Also there is extension in GNU C, which gives you to create zero length array in C, but as I understand it right, there should be at least one member in structure prior, or you will get very strange examples as above if you use C++.
#include<stdio.h>
struct str
{
static int a ;
int b ;
} s ;
int main()
{
static int p , k ;
printf("%d %d",sizeof(p),sizeof(s));
getchar();
return 0;
}
above code is giving errors . But if I redefine the first member of the structure to 'int' rather than 'static int' then it runs fine . Why static members are not allowed in the structure and what is its significance ?
There's simply no such feature in C language. And there's no meaningful conceptual framework for such feature in C.
You see, in C++ terms, there's only one relevant difference between a static member variable and an ordinary global variable: the scope in which its name is declared and the corresponding naming syntax. A global variable could be called a, while a static member of the class would be called SomeClass::a. Besides scoped naming, there are no other differences. (I deliberately ignore other C++-specific features, like access control, since they don't exist in C and this question is really about C.)
In C language a struct type does not introduce its own scope. There's no such naming syntax as SomeStruct::a in C language. For this reason there's simply no reason to have static members in structs. You can declare a global variable instead and achieve the same effect. Call your global variable str_a to convey the intent to "associate" it with struct str and just think of that variable as a pseudo-static member of struct str.
Formally speaking, one could do it the same way in C++, i.e. completely ignore this feature of C++ language and use global functions and variables instead of static function and variables inside classes. However, by doing that one would forsake all member access control features of C++. And these features are really worth having. C language has no access control features, meaning that in C one loses [almost] nothing.
The language just doesn't allow it. There's no deeper reason other than that it's not part of the design. You can always achieve the same behaviour with a separate global variable like this:
struct str
{
int b;
} s;
int str_a;
Note that it would be something entirely different to have a non-static int a; inside your struct, which would be a distinct subelement of every object of type struct str.
(Note also that in C++, a language evolved from C, static class members do exist and behave exactly like the workaround I described above, only that the name of the global variable is tightly associated to the name of the class.)
A static modifier is to declare your variable in the global scope in your file and a static modifier in a function creates a variable with a persistant value limited to the scope of this functions. And you can not share the value of this integer between your instances of your struct.
This is not and cannot be supported in C ;)
Why do you want to use a static member in a struct? maybe there is (there must be) a better soluation.
You have good answers here: http://cboard.cprogramming.com/c-programming/123691-static-variable-structure.html
generally speaking you don't have any gain from declaring it static, but if you still wish to it , you may migrate to c++ or declare the whole struct as static.
No, not in C. I believe C++ can do this and it means there is one copy of a that is shared amongst all instances of the struct str structure.
If you want to do something similar in C, you have a few options (there may be more, I just can't think of them at the moment).

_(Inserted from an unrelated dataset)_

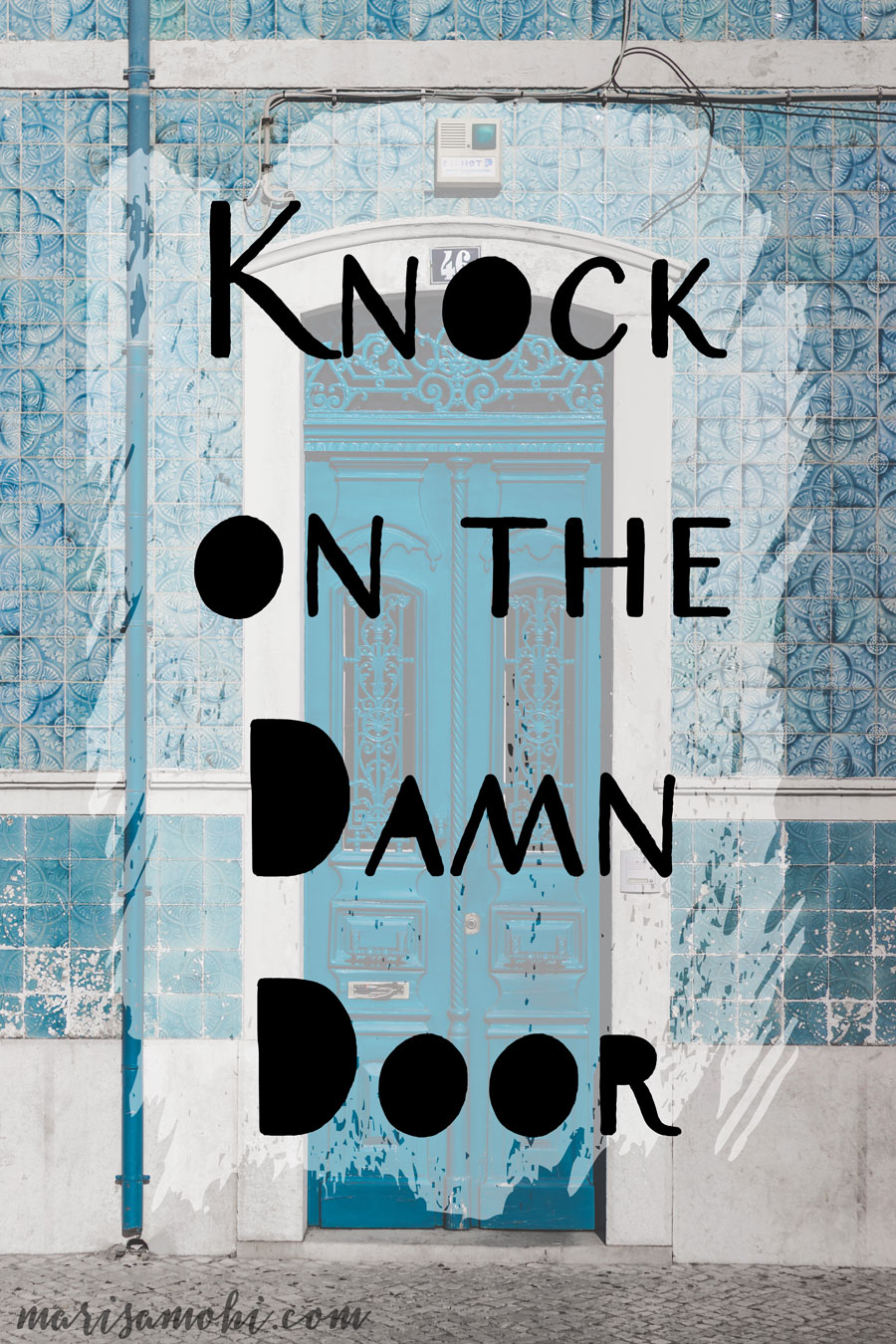 Knock on the damn door!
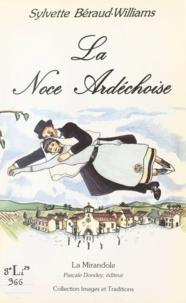 Sylvette Béraud-Williams et Didier Beauvalet - La noce ardéchoise - Les traditions de mariage en Ardèche et leur évolution.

The first is to break out the common variable with something like:
int struct_str_static_a;
struct str {
int b;
} s;
That way, there is only one copy of a shared by all instances of the structure - each instance still gets its own copy of b.
A slight modification to that is to introduce a pointer to that common variable and initialise the pointer:
int struct_str_static_a;
struct str {
int *pA;
int b;
} s;
:
s.pA = &struct_str_static_a;
Then you can use *(s.pA) where before you would have used s.a. Because every instance of struct str has its own pA pointer that points to a single a, that gives you a similar effect. However, it's a torturous road to follow.
The third option is to get yourself on the next ISO C working group and put this forward as a change to the language. However, that's going to require a fair bit of effort from yourself for the next ten years or so, probably not worth the effort :-)
Any historical or logical reasons behind it?
Explanation:
when you pass an array to a function in C you actually only pass a pointer to an array.
However, when you pass a struct, you can either pass a copy of the struct or the pointer.
//this:
int function(int array[10])
// is equivalent to this:
int function(int *array)
//and they both pass a pointer
//but this:
int function(struct tag name)
//passes a struct by value, where as this:
int function(struct tag *name)
//passes a pointer to it.
Why the difference?
In the original K&R, you could not pass structs by value. That was a syntax error. Because many compiler vendors offered it as an extension, pass-by-value eventually made its way into the standard.
Why the restriction, and why the evolution? The machines that C was developed on were tiny. Segment sizes of 64 kilobytes were common. Memory was precious, so why copy something when you could just pass the address? Duplicating a 64-byte structure on the stack was an error, probably not even what the user intended.
By the mid-1990s, that wasn't true anymore. 32-bit addressing and RAM of 4 MB or more were common. The restriction was a hinderance and led to some complexity, because without const a structure passed by reference could be modified, perhaps unwittingly.
Why not do the same with arrays? No demand. Arrays and pointers are closely related in C, as you know. The C standard library depends heavily on passing by reference, consider memset and strcpy. Whereas passing a struct by value meant just dropping the & on the call, passing an array by value would have entailed adding new syntax. A compiler vendor that offered, say, by value as C syntax would have been laughed out of the conference.
int function(int array[10]) and int function(int *array) are the same because of 6.7.5.3 Function declarators (including prototypes) (http://www.open-std.org/JTC1/SC22/wg14/www/docs/n1124.pdf page 118)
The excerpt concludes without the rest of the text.